Intrigued? Curious? Mystified? Definitely! No clue what it is but that’s irrelevant. A wonderful capture and treatment, however and whatever you did! I might tone down or darken the blue circular areas in the UL, but not a big deal.

Definitely mystified! I can usually figure out what something “is”, but this is wild - still don’t know after looking at it a while. No nits from me!

Very intriguing! Reminds me of a snake skin, or reflections of an unusual shirt.
No idea what it was, but very cool!

Chris, this is way cool! The various herringbone patterns and their distortions are totally intriguing. It looks like a reflection, but of what?!?!

@Bonnie_Lampley @SandyR-B @Diane_Miller @Mark_Seaver Thanks for sharing your impressions. I know what it is and can hardly figure it out.

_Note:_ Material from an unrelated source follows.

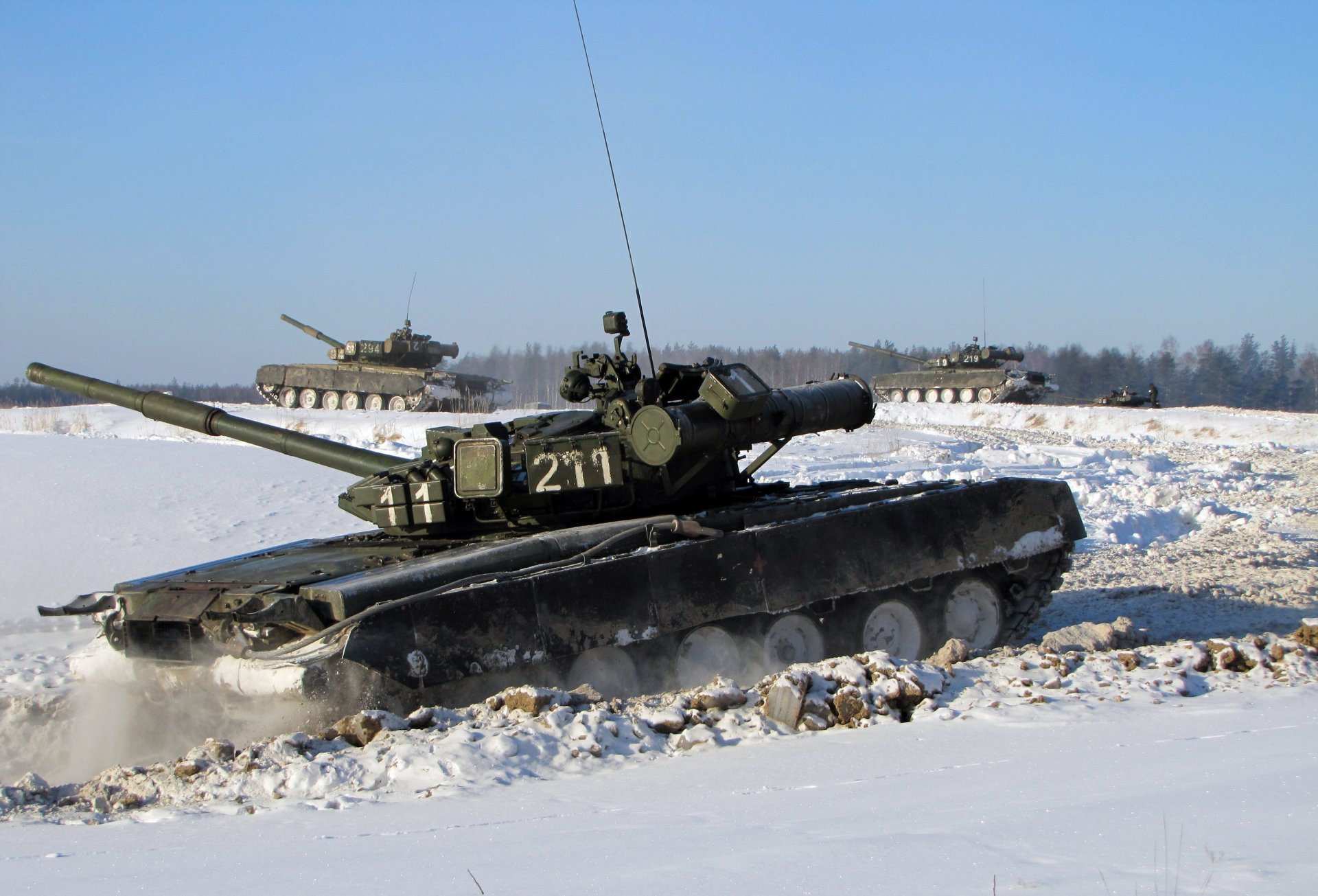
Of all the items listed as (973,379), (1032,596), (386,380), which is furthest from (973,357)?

Can you let us in in the secret? I know it doesn’t matter but it is so intriguing…

So what is it ?!?!?! :slight_smile:

@Diane_Miller @SandyR-B It’s a reflection at a fish hatchery. Keep in mind that I’ve flipped it both vertically and horizontally. The red part at the bottom is a concrete wall and some metal. The blue areas are reflections of the sky. The black grid overlaying the image is the shadow of an expanded metal walkway. I think the two wavy strips are made by the walkway reflecting in the moving water somehow. The rest of it is a mystery even to me.

Yes to all of the first 3 questions! This is a superb abstract image Chris! The patterns, depth, and mystery of subject all appeal to me. I wouldn’t change a thing. The blues act as a good counter balance to the greens. A true enigma of an image!

My initial impression is to follow the textures around the image to find surprises. I liken the various planes of shapes to a Picasso cubist painting in how he mixed various perspectives of the subject matter in the same painting. This one works in that respect.

I have to resist my compulsion to “figure out what it is” - to be able to give it a name or label, and just appreciate it for what it is: a composition of various shapes, textures, and colors.

Nice work, Chris.

Wonderful seeing and twisting!

@Matt_Lancaster @Alfredo_Mora Thanks for your thoughts and impressions.